Python Could Rule the Machine Learning/A.I. World

What do developers actually use Python for?

According to a developer survey by JetBrains (which also introduced Kotlin, the up-and-coming language for Android development), some 49 percent say they use Python for data analytics, ahead of web development (46 percent), machine learning (42 percent), and system administration (37 percent).

Significant numbers of developers also use the language for software testing (25 percent), software prototyping (22 percent), and “educational purposes” (20 percent). Far fewer chose it for graphics, embedded development, or games/mobile development.

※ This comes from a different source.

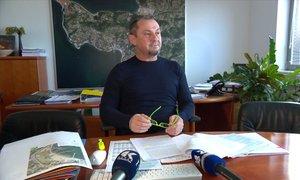 Okrožno sodišče zavrnilo tožbeni zahtevek Gašparja Mišiča proti Luki Koper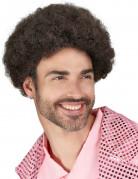Disco Minipli Afro-Perücke braun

This data just reinforces the general idea that Python is swallowing the data-analytics space whole. Although highly specialized languages such as R have their place among academics and more research-centric data analysts, it’s clear that Python’s relative ease of use (not to mention its ubiquity) has made it many friends among those who need to crunch data for some aspect of their jobs.

This trend has also been underway for quite some time: In February 2018, a KDnuggets poll showed a slow decline in R usage in favor of Python among tech pros who utilized both languages. During that same period, a separate survey from Burtch Works revealed that the language’s use among analytics professionals grew from 53 percent to 69 percent over that same time two-year period, while the R user-base shrank by nearly a third.

But you also can’t ignore Python’s use in machine learning, which is widely viewed as an important part of virtually every company’s future tech strategy. If developers are using Python to build out machine learning tools, that means the language will have a big lock on the ML/A.I. ecosystem considered so central to how future software develops.

If you don’t know Python, it’s clearly a vital language to learn. Fortunately, there’s a variety of websites, books, and other resources that can get you up to speed quickly.

Which Version of Python Do You Use?

The JetBrains data suggests that a substantial majority of developers (87 percent) are on Python 3, while 13 percent are still on Python 2. This is pretty rapid growth for Python 3, which had three-quarters of the market last year.

The language is up to version 3.7.3, and new iterations add more useful features for developers. For instance, 3.7.0 incorporated new time functions, forced UTF-8 mode, built-breakpoint, data classes, and development runtime mode. In other words, it’s hard for developers to keep working with an older version when there’s so much stuff in the later versions to make their lives easier—of course, unless their job requires them to wrestle with legacy code that can’t be updated.

Depending on what you want to get done, you may want to use Python 2. Check out this page for a comparison of 2.x and 3.x, which will perhaps simplify your decision-making process.

3 Responses to “Python Could Rule the Machine Learning/A.I. World”

  1. Python is single threaded and will not process large amounts of data. Currently tensorflow keras spark is the industry standard in my opinion. Transfer between python and spark is problematic because of serialization bottlenecks, so the jury at the moment is still out regarding an architecture to address the throughput issues of python. Big data analytics currently is spark and sparkml not python. Data scientists may prefer python but if it can’t run at scale it’s going nowhere.

  2. While mostly true, I think your comment is a bit misleading. A lot of python code actually calls C and Fortran code. And if you are using PySpark, it actually calls Scala and furthermore, even automatically runs this code in a distributed manner! Python is a great interface because it allows one to prototype quickly while still maintaining speed by the facts I just mentioned.

  3. Don’t sell R short. Python is great for building libraries and frameworks, but R was designed for interactive data analysis, and python was not. Data analysis is fundamentally an interactive activity, so R continues to have the edge in my book. Of course, people should know both. The real difference between the languages is their libraries. If you want to do traditional statistics then R is superior. If you want to do machine learning then prefer python.